After years of being neglected, like your least favourite grandparent a la Grandpa Simpson, housing may be about to jump up the ratings for the electorate. This is good for people like me who have an unnatural interest in housing beyond merely getting on that mythical ladder to happiness, owning a home. As the lovely Graph Type Thing (1) below shows, housing has not been at the forefront of people’s minds (caveat, this is from an Economist/Ipsos Mori Poll and therefore unlikely to be a representative sample of Great Britain). However times, they are A-changing.
Graph-type thing (1) Issues Facing Britain 2013
As part of his party’s cost of living crisis approach, today Ed ‘people think I’m a bit weird’ Miliband announced a cap on the amount landlords can raise their rents by. Obviously it will only be implemented if Labour win the next General Election (bit of a long shot then) but it highlights their belief, and mine too, that people are getting concerned about housing in general. In the monthly Economist/Ipsos Mori polls housing has been steadily rising as a concern (in percentage terms).

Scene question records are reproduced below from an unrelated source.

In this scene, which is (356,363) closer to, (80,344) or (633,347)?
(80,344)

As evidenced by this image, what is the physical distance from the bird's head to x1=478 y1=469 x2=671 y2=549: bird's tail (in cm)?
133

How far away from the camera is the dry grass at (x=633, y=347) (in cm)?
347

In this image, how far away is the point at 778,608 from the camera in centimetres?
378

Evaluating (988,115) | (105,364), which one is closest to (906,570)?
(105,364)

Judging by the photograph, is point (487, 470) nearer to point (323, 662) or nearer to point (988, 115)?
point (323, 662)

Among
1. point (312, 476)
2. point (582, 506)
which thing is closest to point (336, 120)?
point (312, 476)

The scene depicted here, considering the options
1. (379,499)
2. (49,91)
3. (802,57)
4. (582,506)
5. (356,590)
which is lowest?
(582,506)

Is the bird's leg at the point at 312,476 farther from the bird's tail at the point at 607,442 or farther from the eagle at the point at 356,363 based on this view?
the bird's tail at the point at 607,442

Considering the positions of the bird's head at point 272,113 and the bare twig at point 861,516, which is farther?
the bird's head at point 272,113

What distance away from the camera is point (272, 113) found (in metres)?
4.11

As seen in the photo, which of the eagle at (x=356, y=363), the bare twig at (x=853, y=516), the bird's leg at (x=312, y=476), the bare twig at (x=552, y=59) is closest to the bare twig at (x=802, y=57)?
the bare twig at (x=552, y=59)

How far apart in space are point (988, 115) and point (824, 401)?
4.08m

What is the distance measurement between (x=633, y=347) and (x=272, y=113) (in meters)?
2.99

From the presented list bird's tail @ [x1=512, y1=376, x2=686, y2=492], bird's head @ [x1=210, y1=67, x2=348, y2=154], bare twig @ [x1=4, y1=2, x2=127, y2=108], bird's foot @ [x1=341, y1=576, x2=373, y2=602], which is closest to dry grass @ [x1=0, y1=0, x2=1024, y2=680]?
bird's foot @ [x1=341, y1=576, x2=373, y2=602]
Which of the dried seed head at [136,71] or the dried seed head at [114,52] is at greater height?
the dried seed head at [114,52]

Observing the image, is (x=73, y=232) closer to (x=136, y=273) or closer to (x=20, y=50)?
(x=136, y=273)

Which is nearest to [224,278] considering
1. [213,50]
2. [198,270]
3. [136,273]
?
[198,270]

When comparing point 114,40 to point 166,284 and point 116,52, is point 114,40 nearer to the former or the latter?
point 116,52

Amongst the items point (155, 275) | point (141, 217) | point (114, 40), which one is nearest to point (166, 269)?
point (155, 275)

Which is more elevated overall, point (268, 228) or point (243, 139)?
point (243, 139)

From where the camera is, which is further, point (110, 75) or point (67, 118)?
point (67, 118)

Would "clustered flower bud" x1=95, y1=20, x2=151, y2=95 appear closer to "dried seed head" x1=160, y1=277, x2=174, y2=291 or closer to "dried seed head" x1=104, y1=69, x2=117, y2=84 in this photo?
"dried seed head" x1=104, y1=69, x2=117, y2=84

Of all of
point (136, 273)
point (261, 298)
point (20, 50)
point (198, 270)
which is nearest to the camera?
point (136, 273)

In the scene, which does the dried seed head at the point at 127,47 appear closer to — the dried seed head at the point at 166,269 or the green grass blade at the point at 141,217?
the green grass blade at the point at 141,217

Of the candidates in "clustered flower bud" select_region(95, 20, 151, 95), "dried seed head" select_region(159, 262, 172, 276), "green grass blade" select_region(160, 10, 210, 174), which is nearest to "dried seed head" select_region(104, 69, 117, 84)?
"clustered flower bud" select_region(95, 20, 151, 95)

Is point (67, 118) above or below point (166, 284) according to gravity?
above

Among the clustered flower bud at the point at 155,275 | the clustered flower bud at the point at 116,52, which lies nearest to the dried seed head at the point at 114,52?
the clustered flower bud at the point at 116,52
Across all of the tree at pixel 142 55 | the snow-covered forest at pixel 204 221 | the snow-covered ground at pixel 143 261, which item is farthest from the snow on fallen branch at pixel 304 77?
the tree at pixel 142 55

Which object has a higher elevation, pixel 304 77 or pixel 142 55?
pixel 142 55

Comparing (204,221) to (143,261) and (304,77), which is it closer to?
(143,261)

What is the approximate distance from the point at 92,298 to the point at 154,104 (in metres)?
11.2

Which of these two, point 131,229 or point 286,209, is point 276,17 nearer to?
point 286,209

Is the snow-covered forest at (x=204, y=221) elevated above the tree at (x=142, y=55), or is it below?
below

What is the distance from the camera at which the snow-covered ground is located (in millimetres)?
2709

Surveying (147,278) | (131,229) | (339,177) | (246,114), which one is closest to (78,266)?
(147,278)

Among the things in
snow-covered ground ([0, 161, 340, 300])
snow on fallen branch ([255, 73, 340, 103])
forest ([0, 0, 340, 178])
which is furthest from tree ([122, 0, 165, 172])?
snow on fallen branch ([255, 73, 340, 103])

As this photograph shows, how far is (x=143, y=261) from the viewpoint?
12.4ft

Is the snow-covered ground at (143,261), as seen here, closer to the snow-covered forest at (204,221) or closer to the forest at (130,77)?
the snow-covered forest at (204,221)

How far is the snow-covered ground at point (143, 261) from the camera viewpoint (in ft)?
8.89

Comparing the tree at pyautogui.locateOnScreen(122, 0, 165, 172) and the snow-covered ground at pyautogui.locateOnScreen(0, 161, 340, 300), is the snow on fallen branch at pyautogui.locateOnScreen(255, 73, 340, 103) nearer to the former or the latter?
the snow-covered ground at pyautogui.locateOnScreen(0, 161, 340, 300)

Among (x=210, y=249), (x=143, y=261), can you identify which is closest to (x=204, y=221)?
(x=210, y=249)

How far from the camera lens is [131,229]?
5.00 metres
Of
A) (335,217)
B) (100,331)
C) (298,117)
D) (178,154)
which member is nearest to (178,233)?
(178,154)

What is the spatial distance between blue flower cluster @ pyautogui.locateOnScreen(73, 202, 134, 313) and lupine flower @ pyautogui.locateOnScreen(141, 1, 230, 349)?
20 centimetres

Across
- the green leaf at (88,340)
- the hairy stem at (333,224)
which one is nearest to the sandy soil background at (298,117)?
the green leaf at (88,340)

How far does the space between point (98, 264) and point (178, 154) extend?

Although I broadly agree with the cost of living crisis narrative, it’s hard to get behind someone who, although is highly intelligent, has all the charisma of a wet sponge. It is much harder however to get behind the idea of rent controls. Whilst limiting the amount rents can go up by each year sounds like a good idea on paper, in practice it isn’t. It is a cure for a symptom,not the underlying illness. Alas like many of Labour’s policies post 2010 it is about as watertight as the beaten up Clio I drive (spoiler alert, my car leaks like a sieve). We need more housing. Lot’s more of it – big houses, little houses, even those weird ones you see on Grand Designs, although maybe a bit more practical. I always wonder how they will clear off the cobwebs from their monumentally high ceilings. To illustrate this point Graph Type Thing (2) charts the steady decline in housing completions over the last few decades.

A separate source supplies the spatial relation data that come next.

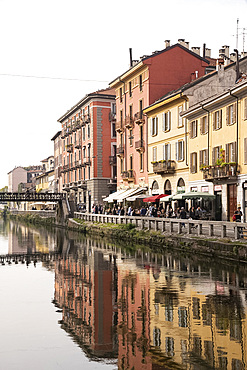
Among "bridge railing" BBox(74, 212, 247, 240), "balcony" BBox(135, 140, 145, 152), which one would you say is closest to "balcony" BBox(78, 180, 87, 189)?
"balcony" BBox(135, 140, 145, 152)

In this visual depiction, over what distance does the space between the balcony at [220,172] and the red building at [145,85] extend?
1507cm

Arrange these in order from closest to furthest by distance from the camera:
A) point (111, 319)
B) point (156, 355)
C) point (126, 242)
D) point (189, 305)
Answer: point (156, 355) → point (111, 319) → point (189, 305) → point (126, 242)

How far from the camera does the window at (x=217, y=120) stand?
39.6 meters

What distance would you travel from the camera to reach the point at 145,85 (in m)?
55.7

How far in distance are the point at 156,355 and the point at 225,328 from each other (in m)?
2.63

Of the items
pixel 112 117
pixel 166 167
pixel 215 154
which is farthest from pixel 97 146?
pixel 215 154

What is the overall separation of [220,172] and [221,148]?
211 cm

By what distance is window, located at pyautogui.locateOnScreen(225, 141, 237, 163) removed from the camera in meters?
37.3

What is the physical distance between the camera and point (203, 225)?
32094mm

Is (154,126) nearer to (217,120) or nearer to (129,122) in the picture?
(129,122)

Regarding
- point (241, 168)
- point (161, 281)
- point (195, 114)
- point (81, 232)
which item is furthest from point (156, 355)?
point (81, 232)

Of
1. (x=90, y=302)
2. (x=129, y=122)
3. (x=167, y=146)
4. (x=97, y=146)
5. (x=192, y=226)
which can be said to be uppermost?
(x=129, y=122)

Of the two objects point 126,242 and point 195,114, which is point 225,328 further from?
point 195,114

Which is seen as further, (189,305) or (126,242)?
(126,242)
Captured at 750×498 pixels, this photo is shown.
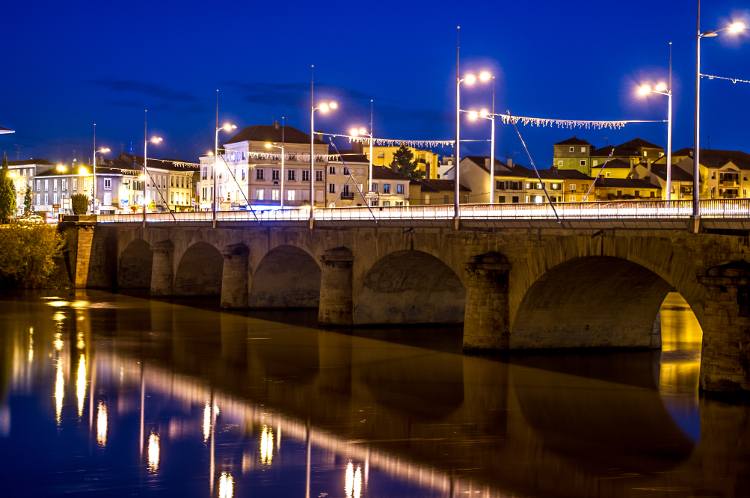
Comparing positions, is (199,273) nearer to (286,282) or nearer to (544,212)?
(286,282)

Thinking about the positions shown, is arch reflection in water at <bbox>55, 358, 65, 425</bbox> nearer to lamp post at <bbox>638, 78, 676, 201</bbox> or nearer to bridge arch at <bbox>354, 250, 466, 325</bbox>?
bridge arch at <bbox>354, 250, 466, 325</bbox>

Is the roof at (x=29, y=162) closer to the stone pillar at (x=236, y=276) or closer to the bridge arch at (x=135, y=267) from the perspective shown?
the bridge arch at (x=135, y=267)

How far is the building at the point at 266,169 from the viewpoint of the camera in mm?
97688

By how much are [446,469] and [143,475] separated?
22.5ft

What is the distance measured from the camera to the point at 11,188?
9950 centimetres

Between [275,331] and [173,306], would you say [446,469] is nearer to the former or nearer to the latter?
[275,331]

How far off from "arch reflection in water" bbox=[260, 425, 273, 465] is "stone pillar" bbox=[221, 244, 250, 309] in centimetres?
3222

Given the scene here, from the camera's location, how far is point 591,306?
3819cm

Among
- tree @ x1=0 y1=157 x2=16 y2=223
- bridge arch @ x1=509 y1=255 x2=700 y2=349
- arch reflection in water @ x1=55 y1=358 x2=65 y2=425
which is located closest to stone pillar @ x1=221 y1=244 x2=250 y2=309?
arch reflection in water @ x1=55 y1=358 x2=65 y2=425

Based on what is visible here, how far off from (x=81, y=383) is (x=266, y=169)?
66968mm

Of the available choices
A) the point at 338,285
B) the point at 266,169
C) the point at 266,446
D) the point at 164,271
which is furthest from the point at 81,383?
the point at 266,169

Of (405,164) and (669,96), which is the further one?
(405,164)

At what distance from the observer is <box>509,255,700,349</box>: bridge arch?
35.4 meters

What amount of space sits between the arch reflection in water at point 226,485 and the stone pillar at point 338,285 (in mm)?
25890
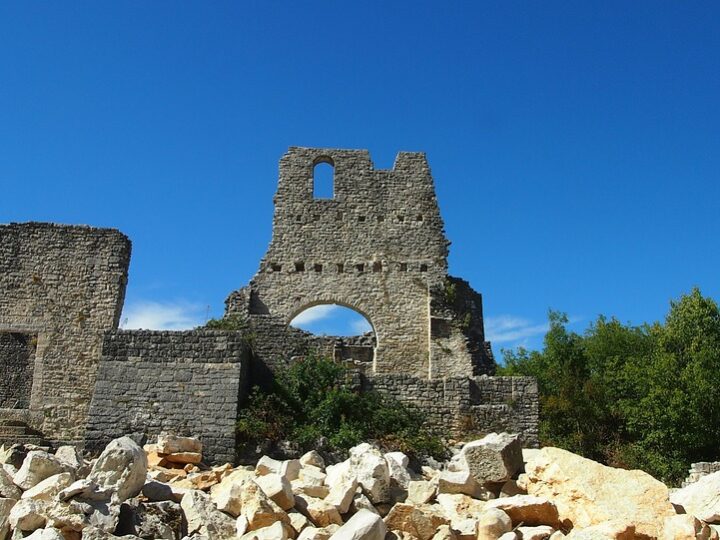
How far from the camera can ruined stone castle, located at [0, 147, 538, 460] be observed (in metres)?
12.0

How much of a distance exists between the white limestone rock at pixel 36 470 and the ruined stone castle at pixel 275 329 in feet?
10.7

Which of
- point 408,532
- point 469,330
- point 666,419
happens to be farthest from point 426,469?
point 666,419

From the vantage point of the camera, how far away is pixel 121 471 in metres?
8.06

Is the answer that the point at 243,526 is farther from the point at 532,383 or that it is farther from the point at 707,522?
the point at 532,383

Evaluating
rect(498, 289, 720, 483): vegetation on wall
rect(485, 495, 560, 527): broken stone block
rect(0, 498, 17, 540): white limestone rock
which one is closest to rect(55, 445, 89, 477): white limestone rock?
rect(0, 498, 17, 540): white limestone rock

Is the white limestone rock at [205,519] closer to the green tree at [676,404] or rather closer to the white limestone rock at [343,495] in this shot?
the white limestone rock at [343,495]

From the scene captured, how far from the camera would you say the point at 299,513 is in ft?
25.9

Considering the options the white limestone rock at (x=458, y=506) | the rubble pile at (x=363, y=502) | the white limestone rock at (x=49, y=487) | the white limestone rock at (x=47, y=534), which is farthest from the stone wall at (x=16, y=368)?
the white limestone rock at (x=458, y=506)

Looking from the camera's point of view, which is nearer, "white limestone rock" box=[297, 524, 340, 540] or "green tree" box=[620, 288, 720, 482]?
"white limestone rock" box=[297, 524, 340, 540]

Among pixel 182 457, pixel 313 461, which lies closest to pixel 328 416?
pixel 313 461

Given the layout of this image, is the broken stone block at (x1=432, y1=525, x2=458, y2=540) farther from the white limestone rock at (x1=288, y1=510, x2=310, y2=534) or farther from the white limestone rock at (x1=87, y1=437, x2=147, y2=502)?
the white limestone rock at (x1=87, y1=437, x2=147, y2=502)

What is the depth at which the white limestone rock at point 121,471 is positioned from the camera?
313 inches

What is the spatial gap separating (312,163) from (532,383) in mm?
9347

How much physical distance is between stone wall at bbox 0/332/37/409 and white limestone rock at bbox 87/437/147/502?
26.8 feet
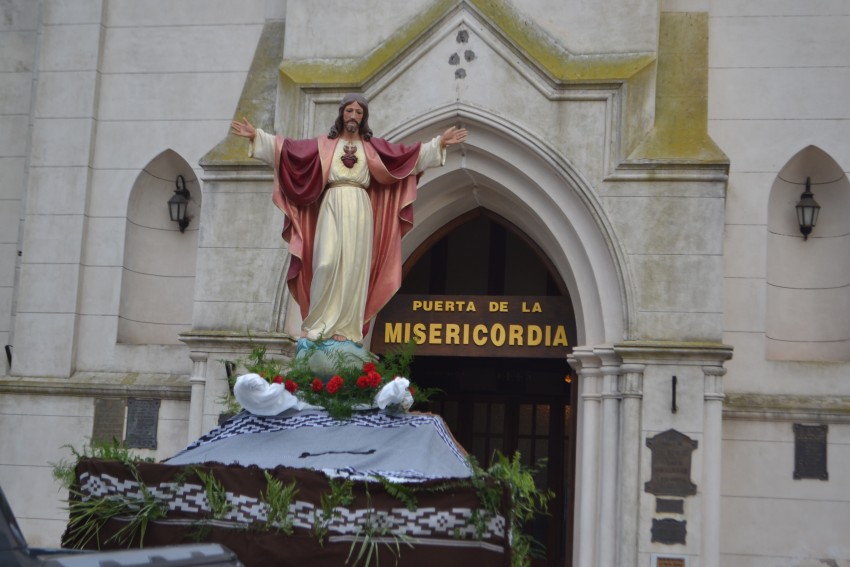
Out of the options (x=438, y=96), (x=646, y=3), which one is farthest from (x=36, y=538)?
(x=646, y=3)

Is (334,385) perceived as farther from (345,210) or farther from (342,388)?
(345,210)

My sincere thanks goes to Steve Wilcox et al, for carrying out the UK Housing Review. It helped me immeasurably in both my under-grad and post grad studies and is a constant source of reference when showing people how crap our ability to build is.
Graph Type Thing (2) – Housing Completions by Sector – UK
Hopefully you get the picture. But to (again) state the blooming obvious we aren’t building enough houses. Private builds and Local Authority builds are much lower than previously seen. Indeed, Public Sector completions are positively M.I.A. Considering it is estimated that the UK needs around 200,000 new homes per year, we are in trouble big time. Why does this matter? Well it’s basic economics, stupid. High demand + low supply = very high prices. Putting a cap on rent rises would only serve to mildly dampen a very hot housing market. It is a poorly constructed sticking plaster to a dam that may well burst its walls soon. It is however an interesting political gambit. The cost of living crisis took most people by surprise when it actually registered with the general public. A rare success with the Labour Party. Whether this move will do the same remains to be seen. At any rate unless we can get all sectors building again the rise in house prices won’t change, unless the market collapses, again. Who says history doesn’t repeat itself. To highlight our current lack of building ability I point to final Graph Type Thing (3), Average House Prices in the UK since 1970.

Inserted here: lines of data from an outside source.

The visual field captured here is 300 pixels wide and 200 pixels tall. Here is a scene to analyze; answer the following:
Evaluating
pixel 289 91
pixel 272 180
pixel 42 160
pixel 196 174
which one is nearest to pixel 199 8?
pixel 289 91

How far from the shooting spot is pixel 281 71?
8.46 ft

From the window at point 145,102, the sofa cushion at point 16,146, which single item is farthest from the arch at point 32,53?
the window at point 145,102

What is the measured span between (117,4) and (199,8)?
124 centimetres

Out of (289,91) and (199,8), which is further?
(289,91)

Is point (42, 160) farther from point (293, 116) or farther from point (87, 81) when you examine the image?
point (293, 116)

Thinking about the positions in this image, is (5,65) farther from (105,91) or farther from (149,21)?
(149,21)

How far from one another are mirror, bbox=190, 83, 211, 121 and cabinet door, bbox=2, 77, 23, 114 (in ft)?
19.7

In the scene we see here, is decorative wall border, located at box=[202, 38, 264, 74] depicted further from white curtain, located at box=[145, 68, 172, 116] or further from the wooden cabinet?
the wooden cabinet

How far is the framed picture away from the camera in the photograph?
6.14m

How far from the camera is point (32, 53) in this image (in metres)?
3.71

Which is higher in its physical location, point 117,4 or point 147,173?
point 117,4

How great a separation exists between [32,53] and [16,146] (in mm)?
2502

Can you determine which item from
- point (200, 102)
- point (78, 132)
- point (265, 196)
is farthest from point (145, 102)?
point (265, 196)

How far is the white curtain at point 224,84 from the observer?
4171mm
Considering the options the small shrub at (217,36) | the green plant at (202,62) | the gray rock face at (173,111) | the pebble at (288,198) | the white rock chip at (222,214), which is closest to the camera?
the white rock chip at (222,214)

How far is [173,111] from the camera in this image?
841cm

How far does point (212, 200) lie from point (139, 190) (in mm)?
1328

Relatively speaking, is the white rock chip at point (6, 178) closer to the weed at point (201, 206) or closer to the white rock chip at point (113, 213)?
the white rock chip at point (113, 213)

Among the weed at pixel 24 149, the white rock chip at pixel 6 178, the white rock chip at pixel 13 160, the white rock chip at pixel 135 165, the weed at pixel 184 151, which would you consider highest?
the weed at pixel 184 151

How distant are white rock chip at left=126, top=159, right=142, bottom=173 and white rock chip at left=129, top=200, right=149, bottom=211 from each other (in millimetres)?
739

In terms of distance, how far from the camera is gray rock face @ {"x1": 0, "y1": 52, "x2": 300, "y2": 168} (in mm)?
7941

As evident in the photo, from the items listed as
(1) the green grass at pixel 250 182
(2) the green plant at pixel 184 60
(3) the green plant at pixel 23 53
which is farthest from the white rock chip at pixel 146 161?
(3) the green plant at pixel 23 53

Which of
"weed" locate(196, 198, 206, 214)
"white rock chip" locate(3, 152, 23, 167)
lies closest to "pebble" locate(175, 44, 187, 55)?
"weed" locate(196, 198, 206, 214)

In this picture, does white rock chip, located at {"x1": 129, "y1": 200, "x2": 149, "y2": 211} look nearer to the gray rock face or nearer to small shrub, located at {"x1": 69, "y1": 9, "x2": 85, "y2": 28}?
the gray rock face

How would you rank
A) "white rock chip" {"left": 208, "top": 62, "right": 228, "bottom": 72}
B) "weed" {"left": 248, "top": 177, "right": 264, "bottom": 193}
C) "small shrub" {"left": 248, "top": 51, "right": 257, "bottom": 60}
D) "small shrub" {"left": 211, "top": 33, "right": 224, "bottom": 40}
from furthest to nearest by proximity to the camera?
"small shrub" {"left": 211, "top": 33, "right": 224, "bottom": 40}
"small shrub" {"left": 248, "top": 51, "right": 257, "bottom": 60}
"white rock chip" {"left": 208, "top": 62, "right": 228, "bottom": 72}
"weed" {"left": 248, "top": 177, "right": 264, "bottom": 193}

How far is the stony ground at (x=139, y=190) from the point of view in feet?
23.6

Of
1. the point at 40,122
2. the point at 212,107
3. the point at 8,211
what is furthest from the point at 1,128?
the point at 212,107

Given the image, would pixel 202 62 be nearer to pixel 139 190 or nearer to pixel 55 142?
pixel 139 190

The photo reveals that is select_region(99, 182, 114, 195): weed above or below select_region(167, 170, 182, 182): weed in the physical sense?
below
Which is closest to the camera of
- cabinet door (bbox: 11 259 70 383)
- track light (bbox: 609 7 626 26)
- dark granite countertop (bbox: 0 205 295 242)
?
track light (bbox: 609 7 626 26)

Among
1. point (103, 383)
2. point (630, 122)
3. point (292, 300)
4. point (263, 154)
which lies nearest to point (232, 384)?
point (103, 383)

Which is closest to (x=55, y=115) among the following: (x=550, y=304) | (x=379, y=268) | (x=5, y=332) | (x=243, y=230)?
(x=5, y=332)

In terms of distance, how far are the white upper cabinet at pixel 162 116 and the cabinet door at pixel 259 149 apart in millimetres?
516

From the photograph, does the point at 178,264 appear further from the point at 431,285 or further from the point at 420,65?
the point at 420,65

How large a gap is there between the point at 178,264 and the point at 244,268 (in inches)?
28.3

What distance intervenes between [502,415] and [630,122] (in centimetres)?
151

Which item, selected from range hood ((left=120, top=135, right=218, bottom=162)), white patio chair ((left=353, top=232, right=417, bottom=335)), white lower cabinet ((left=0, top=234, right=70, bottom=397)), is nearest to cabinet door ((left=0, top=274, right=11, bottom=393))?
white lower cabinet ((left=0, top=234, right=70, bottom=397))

Graph type thing (3) Average House Price – UK
The Coalition isn’t helping much either. Help to buy simply ratchets up demand even further, whilst again not solving the fundamental problem. Sure a few more people get on that awesome housing ladder but the supply is still woefully short. In the meantime they are praying the private sector will suddenly build loads of houses. Whilst concurrently making it even harder for social housing organisations and councils to do so. The next round of capital funding for social landlords will probably be so small we may have to do a whip-round. I personally volunteer to wash cars in a bikini if it helps.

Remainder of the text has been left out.